--- Start of Quoted passage ---
/neoTRNG

🎲 A Tiny and Platform-Independent True Random Number Generator for any FPGA (and ASIC).

Primary LanguageVHDLBSD 3-Clause "New" or "Revised" LicenseBSD-3-Clause

The neoTRNG True Random Number Generator - Version 3.2

A Tiny and Platform-Independent True Random Number Generator for any FPGA (and even ASICs).

neoTRNG simulation Release License DOI

Introduction

The neoTRNG aims to be a small and platform-agnostic TRUE random number generator (TRNG) that can be synthesized for any target technology (FPGAs and even ASICs). It is based on simple free-running ring-oscillators, which are enhanced by a special technique in order to allow synthesis for any platform. The phase noise that occurs when sampling free-running ring-oscillators is used as physical entropy source.

This project is a "spin-off" from the NEORV32 RISC-V Processor where the neoTRNG is implemented as default SoC module.

Key Features

  • technology, vendor and platform/technology independent - can be synthesized for any platform
  • tiny hardware footprint (less than 100 LUT4s/FFs for the standard configuration)
--- End of Quoted passage ---
#### Stated goal:
Reproduce the neoTRNG page word for word from "Key Features" to "the standard configuration)". The lines that follow are from a different source.
--- Start of Records supplied ---
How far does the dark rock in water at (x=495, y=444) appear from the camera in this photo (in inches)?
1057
--- End of Records supplied ---
--- Start of Records supplied ---
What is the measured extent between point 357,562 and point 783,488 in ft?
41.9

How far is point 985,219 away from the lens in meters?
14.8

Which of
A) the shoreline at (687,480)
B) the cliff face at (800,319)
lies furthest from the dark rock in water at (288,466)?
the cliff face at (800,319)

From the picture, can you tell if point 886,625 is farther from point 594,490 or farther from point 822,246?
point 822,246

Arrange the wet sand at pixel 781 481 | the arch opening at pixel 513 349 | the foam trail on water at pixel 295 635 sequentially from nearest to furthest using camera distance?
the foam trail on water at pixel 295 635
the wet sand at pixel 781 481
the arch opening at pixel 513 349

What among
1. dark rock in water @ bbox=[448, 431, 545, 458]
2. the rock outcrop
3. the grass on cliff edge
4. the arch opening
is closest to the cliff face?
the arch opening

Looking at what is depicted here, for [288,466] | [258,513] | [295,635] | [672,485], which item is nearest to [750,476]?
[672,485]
--- End of Records supplied ---
--- Start of Records supplied ---
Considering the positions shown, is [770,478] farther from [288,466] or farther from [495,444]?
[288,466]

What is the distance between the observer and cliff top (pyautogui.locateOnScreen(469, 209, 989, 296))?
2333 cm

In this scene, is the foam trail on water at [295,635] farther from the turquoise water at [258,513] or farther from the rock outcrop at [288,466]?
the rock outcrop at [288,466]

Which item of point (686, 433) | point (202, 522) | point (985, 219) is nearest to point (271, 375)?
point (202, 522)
--- End of Records supplied ---
#### Task answer:
Key Features

  • technology, vendor and platform/technology independent - can be synthesized for any platform
  • tiny hardware footprint (less than 100 LUT4s/FFs for the standard configuration)